Connect Minnesota is a non-profit that works in partnership with the state Department of Commerce to create maps of broadband coverage in order to pinpoint remaining gaps in availability.
The map of the Otter Tail County area shows fiber, cable and DSL high-speed internet options. Wireless service is not included, although it's growing in both speed and popularity and could account for a higher number of people with high-speed access than the map or the FCC are counting.
Mitch Koep, who owns A Better Wireless, LLC. out of Henning, said wireless technology today "is phenomenal," with speeds often equivalent to fiber.
Koep said he is one of a few smaller wireless internet companies offering service in the county. He currently serves Henning and Deer Creek, and hopes to expand his services to Perham, NY Mills and Ottertail in the near future.
Both Koep and Arvig cited economic feasibility as the primary factor behind lesser coverage in rural areas. For larger companies like Arvig, it's about population density and the cost of supply vs. actual demand; meanwhile, smaller wireless providers like Koep are dealing with competition from larger companies and a lack of access to federal stimulus funds.

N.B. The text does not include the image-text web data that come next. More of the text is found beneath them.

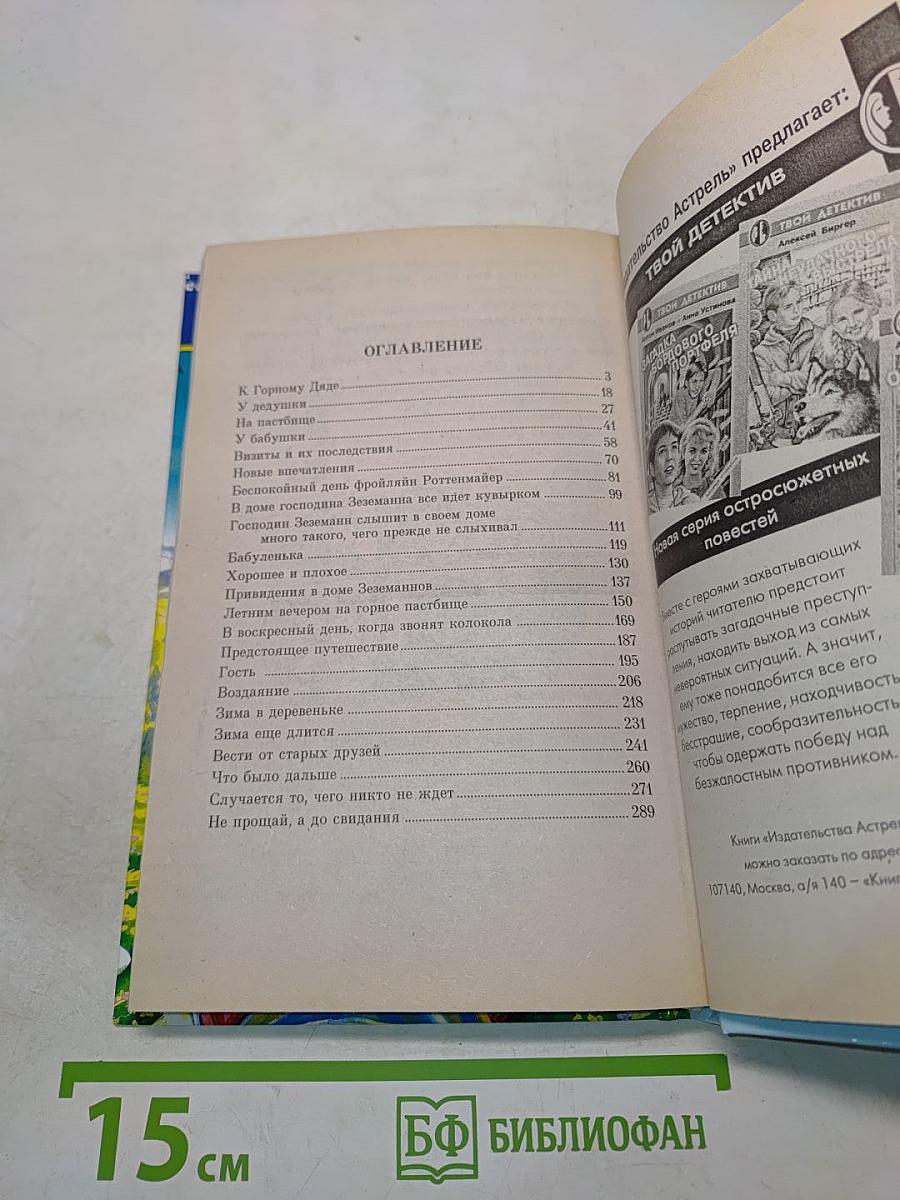 Волшебная долина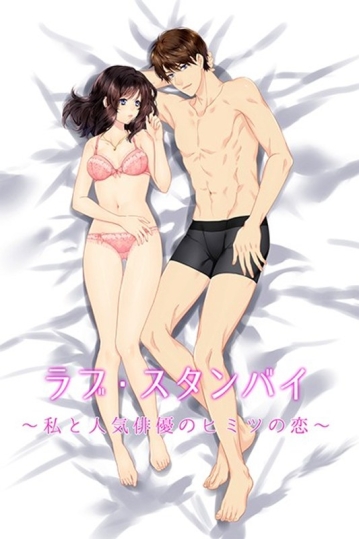 GRCH-167/1grch00167のメインビジュアル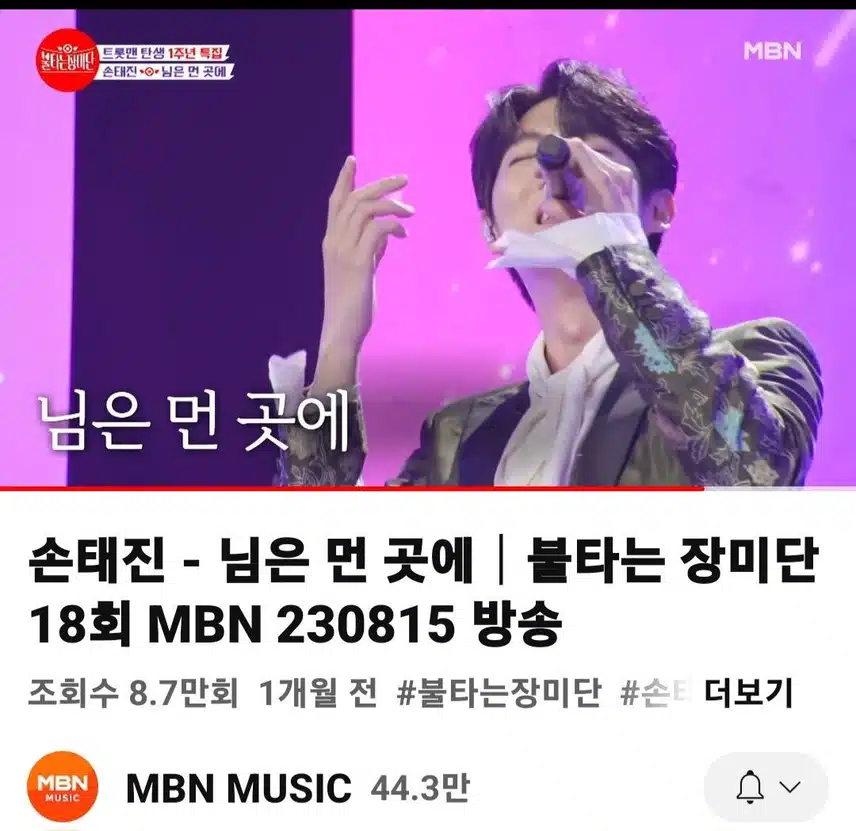 태진님 님은 먼곳에 시청중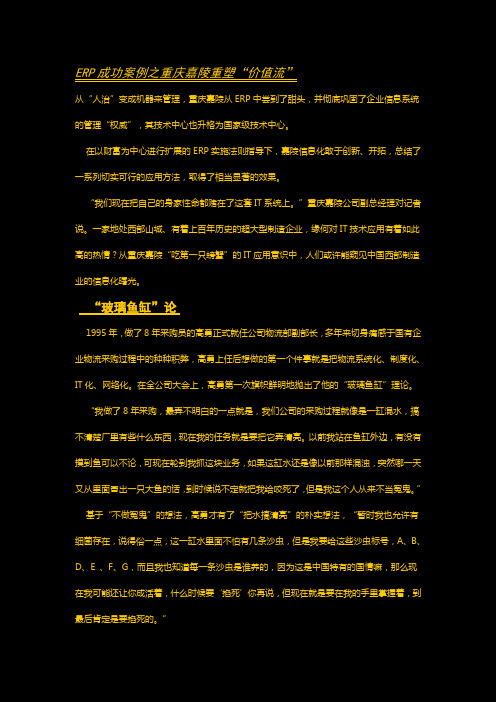 ERP(企业资源计划)成功案例之重庆嘉陵重塑“价值流”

Arvig said his company might consider expanding its footprint into more outlying areas if the federal government offered another stimulus package, but even with that, he said, the company would struggle to make a profit. Some rural areas simply don't have enough people who would purchase high-speed internet to make the company's investment a good business move.
But if a group of people come together and petition a local provider to offer access, Arvig added, "they can probably get them to do it."